21 Me. 418 | Me. | 1842
The opinion of the Court, Tenney J. taking no part in the decision, having once been of counsel in the action, was drawn up by
— The plaintiff sues as an indorsee of a note of hand, purporting to have been made by the defendants, to John M. Pollard and John Wheeler, payable to them or their order in two years from August 17, 1835; and indorsed in blank by Wheeler, by putting thereon the names “ Pollard &. Wheeler.” And Wheeler was introduced by the plaintiff, at the trial and testified, that he was authorized by Pollard, to negotiate the note to Isaiah Warren, in payment of a debt, which was due to him from them; and that in pursuance thereof, he indorsed it as above; and delivered it to Warren, long before it became payable; who gave credit therefor by indorsing the amount on a note he held against them. He further testified, that he and Pollard were copartners in buying and selling land.

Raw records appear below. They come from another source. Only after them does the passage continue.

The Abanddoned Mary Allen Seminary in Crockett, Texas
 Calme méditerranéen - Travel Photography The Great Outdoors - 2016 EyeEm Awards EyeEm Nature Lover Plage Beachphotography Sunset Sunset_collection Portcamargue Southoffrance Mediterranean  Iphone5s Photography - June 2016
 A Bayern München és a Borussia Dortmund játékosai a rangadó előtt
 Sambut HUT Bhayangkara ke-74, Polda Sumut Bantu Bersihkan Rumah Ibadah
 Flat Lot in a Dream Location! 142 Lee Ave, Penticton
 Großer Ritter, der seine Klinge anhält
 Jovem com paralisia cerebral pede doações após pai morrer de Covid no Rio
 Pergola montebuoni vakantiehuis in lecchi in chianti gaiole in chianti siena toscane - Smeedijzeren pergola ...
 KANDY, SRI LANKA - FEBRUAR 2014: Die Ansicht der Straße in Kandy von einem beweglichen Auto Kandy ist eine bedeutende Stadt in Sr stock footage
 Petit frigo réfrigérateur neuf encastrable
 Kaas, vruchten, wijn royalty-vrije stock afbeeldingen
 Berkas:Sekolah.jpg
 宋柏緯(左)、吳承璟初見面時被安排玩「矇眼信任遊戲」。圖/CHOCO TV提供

It was objected by the defendants, that there could be no such partnership : and that the indorsement of the note, in the manner above stated, was no transfer of it. These objections are believed not to be sustainable. We do not see why there may not be a copartnership in buying and selling land, as well as in any other vendible property. It is an agreement merely to share in the profit and loss of negotiations. The rules
It was next objected, on the part of Littlefield, one of the defendants, that the note was signed by his copartner in trade, by the name of their copartnership firm, and that it was given for the consideration for a purchase of real estate, to which he had never assented ; and in reference to the negotiation for which he had no knowledge, till after the purchase by his copartner; and that the negotiation was wholly out of the line of the business of the copartnership, of which Pollard & Wheeler were well knowing. To obviate this objection the plaintiff proved, that, after the purchase, a certain individual received a bond, signed by Kerswell & Littlefield, the said Littlefield having personally executed the same, in which it was conditioned, that the defendants would convey the land, so purchased by them, to him upon certain terms and conditions therein expressed, the said Littlefield, at the same time, disclaiming any interest therein, and avowing, that he only did it for the benefit of his copartner and declaring, that he never would participate in the profits thereof. The Judge, sitting in the trial, nevertheless ruled, that this was a ratification of the purchase, and rendered the note, on this ground, unobjec
But the case shows that Warren became the indorsee of the note, for a valuable consideration, and before it had become apparently discredited. And it does not appear that he had any other knowledge of its origin than, that it was given for the land. This could not afford him any ground to apprehend, that the signature of a partnership firm had been unauthorized. For it is certainly no uncommon occurrence for copartners to purchase land, and give their securities for the consideration in the partnership name. This could not fail to have been known to be the case, during the rage for speculation in wild lands, which characterized the period in which this note had its origin. A note so taken by an indorsee has been held
It is said, however, that the note was given for the same land, which the payees had purchased of Warren ; and that he well knew the land to be valueless; and, therefore, that the note was without consideration and void. But we do not see that the case presents the slightest evidence, tending to show any such knowledge on his part. It does not appear that he had ever seen the land; and he found the payees willing to purchase of him, according to the weight of testimony, at one dollar and twenty-five cents per acre, after they had, with two assistants, been upon the land, and explored it. to their satisfaction. And, moreover, we do not, by any means, gather from the testimony detailed in the case, that the land was to be considered as valueless. We therefore regard the note, while in Warren’s hands, as having been valid and recoverable.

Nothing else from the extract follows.